Have You Met…Nathalie Salmon ?

Je suis ravie pour ce nouveau numéro du format spécial interview du Have you met que Nathalie Salmon, l’auteure de Un amour de Liberté, paru aux Editions Baker Street, ait accepté mon invitation.


Bonjour Nathalie Salmon, c’est un plaisir et un honneur de vous avoir pour ce Have you Met. Si vous le voulez bien, commençons par vous présenter un peu. Quel est votre parcours et qu’est-ce-qui vous a mené à l’écriture ?

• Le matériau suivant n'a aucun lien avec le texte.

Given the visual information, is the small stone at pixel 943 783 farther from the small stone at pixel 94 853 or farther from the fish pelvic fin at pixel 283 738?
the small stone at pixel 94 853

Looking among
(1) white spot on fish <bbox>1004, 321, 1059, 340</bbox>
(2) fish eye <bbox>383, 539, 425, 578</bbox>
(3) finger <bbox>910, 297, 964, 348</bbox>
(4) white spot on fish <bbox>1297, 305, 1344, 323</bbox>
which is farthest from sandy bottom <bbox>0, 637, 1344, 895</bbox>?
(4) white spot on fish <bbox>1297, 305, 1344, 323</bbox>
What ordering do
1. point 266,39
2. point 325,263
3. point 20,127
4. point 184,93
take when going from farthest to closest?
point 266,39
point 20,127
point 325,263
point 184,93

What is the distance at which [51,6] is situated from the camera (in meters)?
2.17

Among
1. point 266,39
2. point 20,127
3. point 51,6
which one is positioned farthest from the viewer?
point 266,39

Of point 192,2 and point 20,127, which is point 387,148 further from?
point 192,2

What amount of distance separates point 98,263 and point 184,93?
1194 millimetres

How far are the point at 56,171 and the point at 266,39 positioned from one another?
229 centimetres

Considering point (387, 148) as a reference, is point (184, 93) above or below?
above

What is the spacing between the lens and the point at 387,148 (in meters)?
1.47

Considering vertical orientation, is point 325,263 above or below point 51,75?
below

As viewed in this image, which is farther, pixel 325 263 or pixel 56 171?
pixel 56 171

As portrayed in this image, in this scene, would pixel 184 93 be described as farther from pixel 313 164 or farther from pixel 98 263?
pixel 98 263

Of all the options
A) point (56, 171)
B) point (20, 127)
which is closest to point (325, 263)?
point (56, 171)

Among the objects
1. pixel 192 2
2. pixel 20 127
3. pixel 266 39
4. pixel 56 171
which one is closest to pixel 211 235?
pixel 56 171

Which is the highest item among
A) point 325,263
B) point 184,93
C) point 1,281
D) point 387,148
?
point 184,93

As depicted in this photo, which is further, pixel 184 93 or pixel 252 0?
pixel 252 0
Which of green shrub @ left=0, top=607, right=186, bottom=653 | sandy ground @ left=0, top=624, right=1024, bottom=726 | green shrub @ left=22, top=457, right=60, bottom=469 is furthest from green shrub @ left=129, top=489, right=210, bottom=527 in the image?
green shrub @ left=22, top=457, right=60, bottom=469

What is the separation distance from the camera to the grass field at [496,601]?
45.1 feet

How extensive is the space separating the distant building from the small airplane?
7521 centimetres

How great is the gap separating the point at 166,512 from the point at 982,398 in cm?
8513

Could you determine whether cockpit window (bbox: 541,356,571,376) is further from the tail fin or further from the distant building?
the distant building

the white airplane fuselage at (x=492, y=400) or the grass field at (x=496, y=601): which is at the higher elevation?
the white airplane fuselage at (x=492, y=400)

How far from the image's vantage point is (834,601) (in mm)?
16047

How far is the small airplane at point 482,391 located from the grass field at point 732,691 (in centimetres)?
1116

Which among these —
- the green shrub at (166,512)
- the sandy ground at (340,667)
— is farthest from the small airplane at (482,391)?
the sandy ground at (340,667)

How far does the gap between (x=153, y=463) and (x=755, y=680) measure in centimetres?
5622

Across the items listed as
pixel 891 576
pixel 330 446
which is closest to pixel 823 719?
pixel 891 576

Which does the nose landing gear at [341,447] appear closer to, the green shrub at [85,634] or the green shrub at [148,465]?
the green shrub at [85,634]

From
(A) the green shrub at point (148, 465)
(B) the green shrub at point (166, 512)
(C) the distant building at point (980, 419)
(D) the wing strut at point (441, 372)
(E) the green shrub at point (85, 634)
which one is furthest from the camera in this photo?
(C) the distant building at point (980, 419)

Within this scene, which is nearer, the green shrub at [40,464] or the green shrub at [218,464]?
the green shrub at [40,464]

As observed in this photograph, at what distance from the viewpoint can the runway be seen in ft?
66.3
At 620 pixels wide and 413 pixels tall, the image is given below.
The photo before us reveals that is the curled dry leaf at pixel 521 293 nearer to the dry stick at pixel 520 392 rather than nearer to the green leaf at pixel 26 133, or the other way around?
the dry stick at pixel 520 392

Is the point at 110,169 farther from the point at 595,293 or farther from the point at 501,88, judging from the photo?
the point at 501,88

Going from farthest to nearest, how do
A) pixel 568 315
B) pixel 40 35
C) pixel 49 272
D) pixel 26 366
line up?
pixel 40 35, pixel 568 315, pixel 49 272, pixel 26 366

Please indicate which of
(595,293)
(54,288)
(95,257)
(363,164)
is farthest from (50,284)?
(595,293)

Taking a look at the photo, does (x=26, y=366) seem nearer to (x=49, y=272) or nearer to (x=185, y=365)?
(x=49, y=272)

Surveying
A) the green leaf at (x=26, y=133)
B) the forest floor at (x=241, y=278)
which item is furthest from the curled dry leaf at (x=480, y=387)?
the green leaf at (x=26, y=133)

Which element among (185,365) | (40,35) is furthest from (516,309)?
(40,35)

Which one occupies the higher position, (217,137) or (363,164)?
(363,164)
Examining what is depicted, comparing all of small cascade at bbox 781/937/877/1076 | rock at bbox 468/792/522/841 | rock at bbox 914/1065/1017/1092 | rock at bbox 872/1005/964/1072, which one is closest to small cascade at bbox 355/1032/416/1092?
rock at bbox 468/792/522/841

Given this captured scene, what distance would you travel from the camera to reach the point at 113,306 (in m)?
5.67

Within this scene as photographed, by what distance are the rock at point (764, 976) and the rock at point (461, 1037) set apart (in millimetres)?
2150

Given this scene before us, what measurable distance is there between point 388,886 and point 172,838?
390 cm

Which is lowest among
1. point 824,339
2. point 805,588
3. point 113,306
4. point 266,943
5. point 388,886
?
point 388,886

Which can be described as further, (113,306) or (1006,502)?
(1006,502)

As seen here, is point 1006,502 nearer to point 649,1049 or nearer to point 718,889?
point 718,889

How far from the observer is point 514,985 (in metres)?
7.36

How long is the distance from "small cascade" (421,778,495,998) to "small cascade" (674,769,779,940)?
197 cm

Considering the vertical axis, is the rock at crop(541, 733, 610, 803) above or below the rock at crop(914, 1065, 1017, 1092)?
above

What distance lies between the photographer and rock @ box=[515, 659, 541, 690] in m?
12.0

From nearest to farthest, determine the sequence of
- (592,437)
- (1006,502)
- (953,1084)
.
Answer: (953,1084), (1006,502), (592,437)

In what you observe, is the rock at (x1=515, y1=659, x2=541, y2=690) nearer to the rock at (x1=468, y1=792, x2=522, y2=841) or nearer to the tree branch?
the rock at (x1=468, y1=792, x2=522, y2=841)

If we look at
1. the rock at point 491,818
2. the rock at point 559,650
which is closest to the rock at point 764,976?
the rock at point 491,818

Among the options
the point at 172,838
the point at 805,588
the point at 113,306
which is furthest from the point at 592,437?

Aussi loin que remontent mes souvenirs j’ai toujours écrit. Toute petite je saisissais tous les prétextes familiaux pour composer des poèmes maladroits. Adolescente, je jetais des pensées secrètes et cryptées sur des cahiers que je cachais ! Cela n’a rien d’original – mais j’ai continué. L’écriture fait partie de mes fonctions professionnelles, successivement comme assistante parlementaire, attachée de presse, conseil en communication, publicitaire, et aujourd’hui dans l’Education nationale. Je dois préciser que ma mère était romancière. Elle maniait une langue fleurie, élégante et caustique – on la comparait souvent à Maupassant dont elle avait la verve. Mon père, lui, était un homme politique, à l’aise avec la parole qu’il savait prendre, le plus souvent sans notes. On jouait au scrabble en y mêlant les expressions du jargon familial. A la maison, on n’a jamais été complexé par les mots !

Mon premier livre était une enquête sur la PMA (procréation médicalement assistée) qui laissait la parole aux couples ayant connu des échecs de procréation. C’était l’envers du miroir, la zone d’ombre, mon côté journalistique. Un éditeur a été séduit par cette vision à contre-courant. Dans cette étude comme dans mes romans, mon fil rouge a toujours été et demeure la question de la filiation, de la transmission et donc des racines. Qu’il s’agisse d’appartenance ou d’émancipation, on se positionne malgré tout par rapport à ce qui vous a construit. C’est ce qu’a fait mon ancêtre Adolphe Salmon quand il a émigré aux Etats-Unis au XIXe siècle : il y est devenu le French man incontournable pour tout nouvel arrivant français à New York.

Vous aviez déjà abordé l’histoire de la Statue de la Liberté, avec l’ouvrage Lady Liberty I love you (en collaboration avec Alain Leroy), qu’est-ce-qui vous a poussé à revenir dessus pour l’aborder dans un roman et sous un angle plus intime ?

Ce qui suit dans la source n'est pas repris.